75 Ridge Regression
75.1 Motivation
Ridge regression is a technique for shrinking the coefficients towards zero in linear models.
It also deals with collinearity among explanatory variables. Collinearity is the presence of strong correlation among two or more explanatory variables.
75.2 Optimization Goal
Under the OLS model assumptions, ridge regression fits model by minimizing the following:
\[ \sum_{j=1}^n \left(y_j - \sum_{i=1}^m \beta_{i} x_{ij}\right)^2 + \lambda \sum_{k=1}^m \beta_k^2. \]
Recall the \(\ell_2\) norm: \(\sum_{k=1}^m \beta_k^2 = \| {\boldsymbol{\beta}}\|^2_2\). Sometimes ridge regression is called \(\ell_2\) penalized regression.
As with natural cubic splines, the paramater \(\lambda\) is a tuning paramater that controls how much shrinkage occurs.
75.3 Solution
The ridge regression solution is
\[ \hat{{\boldsymbol{\beta}}}^{\text{Ridge}} = {\boldsymbol{y}}{\boldsymbol{X}}^T \left({\boldsymbol{X}}{\boldsymbol{X}}^T + \lambda {\boldsymbol{I}}\right)^{-1}. \]

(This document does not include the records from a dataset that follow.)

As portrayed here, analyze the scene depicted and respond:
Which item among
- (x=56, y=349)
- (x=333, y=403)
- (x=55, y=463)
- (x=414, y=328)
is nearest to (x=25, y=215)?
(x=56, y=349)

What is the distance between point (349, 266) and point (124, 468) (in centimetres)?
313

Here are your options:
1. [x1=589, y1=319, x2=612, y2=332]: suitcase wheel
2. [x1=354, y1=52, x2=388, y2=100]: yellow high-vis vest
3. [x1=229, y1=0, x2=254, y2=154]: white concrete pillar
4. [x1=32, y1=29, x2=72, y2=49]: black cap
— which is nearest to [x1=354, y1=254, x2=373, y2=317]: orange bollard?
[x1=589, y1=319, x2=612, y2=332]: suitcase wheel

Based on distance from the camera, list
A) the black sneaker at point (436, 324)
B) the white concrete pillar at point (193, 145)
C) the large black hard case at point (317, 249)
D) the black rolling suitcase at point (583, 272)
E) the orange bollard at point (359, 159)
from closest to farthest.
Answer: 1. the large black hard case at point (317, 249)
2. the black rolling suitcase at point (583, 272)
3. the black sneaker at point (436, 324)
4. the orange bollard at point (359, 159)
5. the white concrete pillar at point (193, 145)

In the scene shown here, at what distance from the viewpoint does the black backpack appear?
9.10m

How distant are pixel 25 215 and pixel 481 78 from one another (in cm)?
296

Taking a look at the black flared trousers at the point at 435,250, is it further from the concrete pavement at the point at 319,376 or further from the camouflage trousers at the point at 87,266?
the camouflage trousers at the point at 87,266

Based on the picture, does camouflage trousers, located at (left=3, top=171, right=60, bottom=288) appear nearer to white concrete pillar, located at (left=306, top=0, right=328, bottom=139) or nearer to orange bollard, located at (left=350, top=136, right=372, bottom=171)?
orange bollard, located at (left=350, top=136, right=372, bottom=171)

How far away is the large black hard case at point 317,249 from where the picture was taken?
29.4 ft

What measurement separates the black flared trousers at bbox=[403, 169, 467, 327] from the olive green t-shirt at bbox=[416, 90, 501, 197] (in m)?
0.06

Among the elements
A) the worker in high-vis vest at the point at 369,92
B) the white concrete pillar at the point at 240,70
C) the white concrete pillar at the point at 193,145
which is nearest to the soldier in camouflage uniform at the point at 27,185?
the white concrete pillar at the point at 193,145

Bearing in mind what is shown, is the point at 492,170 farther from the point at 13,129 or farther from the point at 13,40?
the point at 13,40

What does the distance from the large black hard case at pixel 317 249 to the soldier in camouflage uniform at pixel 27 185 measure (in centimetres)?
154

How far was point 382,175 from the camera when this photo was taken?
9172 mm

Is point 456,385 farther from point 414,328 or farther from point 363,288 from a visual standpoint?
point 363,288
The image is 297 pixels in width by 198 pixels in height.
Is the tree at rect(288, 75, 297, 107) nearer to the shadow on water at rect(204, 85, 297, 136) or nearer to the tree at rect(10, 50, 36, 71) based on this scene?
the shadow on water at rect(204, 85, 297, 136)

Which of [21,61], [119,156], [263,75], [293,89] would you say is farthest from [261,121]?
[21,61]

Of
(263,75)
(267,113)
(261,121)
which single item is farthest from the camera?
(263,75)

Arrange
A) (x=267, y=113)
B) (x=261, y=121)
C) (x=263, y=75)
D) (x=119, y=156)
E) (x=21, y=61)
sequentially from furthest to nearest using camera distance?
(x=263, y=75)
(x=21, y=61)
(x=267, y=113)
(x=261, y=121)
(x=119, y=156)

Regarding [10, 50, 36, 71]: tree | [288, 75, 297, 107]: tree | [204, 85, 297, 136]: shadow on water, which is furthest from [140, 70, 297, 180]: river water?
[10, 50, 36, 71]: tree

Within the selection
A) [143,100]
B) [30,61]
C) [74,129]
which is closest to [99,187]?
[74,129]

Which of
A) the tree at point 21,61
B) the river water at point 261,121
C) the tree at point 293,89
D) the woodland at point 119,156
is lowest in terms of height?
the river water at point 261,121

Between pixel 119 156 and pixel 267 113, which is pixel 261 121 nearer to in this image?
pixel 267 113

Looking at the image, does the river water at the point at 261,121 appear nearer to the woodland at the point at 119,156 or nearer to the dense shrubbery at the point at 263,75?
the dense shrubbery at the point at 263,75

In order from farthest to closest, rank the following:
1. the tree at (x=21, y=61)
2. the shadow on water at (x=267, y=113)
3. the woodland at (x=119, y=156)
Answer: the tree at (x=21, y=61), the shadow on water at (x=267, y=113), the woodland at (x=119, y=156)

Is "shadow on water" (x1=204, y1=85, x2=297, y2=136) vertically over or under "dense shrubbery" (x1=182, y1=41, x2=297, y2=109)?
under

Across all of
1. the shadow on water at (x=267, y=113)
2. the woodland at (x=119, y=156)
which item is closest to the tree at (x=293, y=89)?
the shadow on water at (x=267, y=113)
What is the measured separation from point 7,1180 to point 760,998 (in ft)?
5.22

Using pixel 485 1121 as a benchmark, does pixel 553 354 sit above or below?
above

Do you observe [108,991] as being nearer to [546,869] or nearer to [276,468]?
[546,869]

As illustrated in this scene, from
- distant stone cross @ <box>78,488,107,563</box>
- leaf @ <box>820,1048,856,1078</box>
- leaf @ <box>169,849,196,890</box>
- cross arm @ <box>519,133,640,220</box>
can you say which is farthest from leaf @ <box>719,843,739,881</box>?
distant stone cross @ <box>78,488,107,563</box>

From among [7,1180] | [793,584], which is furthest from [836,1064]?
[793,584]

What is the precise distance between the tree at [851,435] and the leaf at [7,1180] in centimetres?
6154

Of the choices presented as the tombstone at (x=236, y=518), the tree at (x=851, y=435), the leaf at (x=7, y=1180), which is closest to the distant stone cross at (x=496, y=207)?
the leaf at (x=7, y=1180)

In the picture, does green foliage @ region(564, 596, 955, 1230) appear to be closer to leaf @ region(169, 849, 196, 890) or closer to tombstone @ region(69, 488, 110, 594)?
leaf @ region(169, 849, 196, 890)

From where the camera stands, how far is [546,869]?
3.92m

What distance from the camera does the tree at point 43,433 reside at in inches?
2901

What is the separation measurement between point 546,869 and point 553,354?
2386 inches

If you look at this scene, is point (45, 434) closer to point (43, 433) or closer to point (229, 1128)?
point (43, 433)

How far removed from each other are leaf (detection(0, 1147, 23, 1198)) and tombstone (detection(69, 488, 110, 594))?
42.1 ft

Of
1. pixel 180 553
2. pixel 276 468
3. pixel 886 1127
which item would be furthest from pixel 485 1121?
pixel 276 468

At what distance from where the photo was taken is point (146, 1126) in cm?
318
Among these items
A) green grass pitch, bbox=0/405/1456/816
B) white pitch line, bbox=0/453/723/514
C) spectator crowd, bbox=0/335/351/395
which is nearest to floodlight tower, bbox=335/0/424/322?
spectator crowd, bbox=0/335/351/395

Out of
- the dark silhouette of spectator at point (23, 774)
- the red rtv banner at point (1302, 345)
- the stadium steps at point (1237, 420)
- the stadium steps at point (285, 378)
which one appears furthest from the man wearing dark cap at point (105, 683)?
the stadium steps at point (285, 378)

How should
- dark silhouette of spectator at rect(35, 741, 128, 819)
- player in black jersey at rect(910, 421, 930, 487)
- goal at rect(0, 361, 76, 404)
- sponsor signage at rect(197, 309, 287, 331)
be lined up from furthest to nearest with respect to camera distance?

As \(\lambda \rightarrow 0\), the \(\hat{{\boldsymbol{\beta}}}^{\text{Ridge}} \rightarrow \hat{{\boldsymbol{\beta}}}^{\text{OLS}}\).
As \(\lambda \rightarrow \infty\), the \(\hat{{\boldsymbol{\beta}}}^{\text{Ridge}} \rightarrow {\boldsymbol{0}}\).
75.4 Preprocessing
Implicitly…
We mean center \({\boldsymbol{y}}\).
We also mean center and standard deviation scale each explanatory variable. Why?
75.5 Shrinkage
When \({\boldsymbol{X}}{\boldsymbol{X}}^T = {\boldsymbol{I}}\), then
\[ \hat{\beta}^{\text{Ridge}}_{j} = \frac{\hat{\beta}^{\text{OLS}}_{j}}{1+\lambda}. \]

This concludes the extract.